- _Work to complete_: Retype the records from the line containing "Hidden Images: Magical" through the line containing "Don Paolo Cocchia.", both included, omitting the pictures from your answer.

- _Dataset excerpts_:
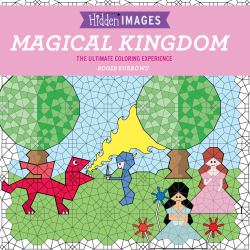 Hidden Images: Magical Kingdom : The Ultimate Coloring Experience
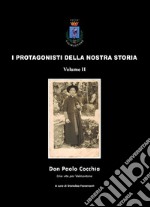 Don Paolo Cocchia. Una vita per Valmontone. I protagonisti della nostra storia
--
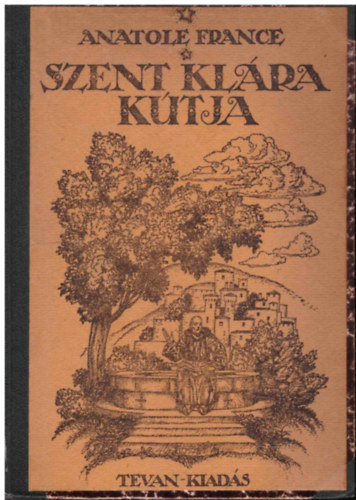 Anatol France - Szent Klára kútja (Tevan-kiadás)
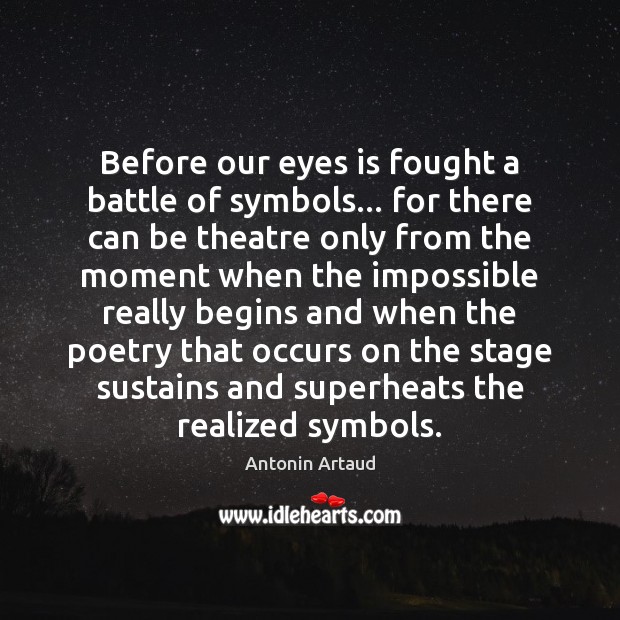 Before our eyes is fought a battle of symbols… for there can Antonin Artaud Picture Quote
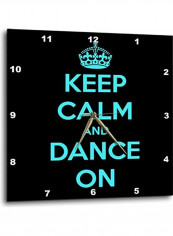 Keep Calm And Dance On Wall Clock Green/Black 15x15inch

- _Your response_:
 Hidden Images: Magical Kingdom : The Ultimate Coloring Experience
 Don Paolo Cocchia. Una vita per Valmontone. I protagonisti della nostra storia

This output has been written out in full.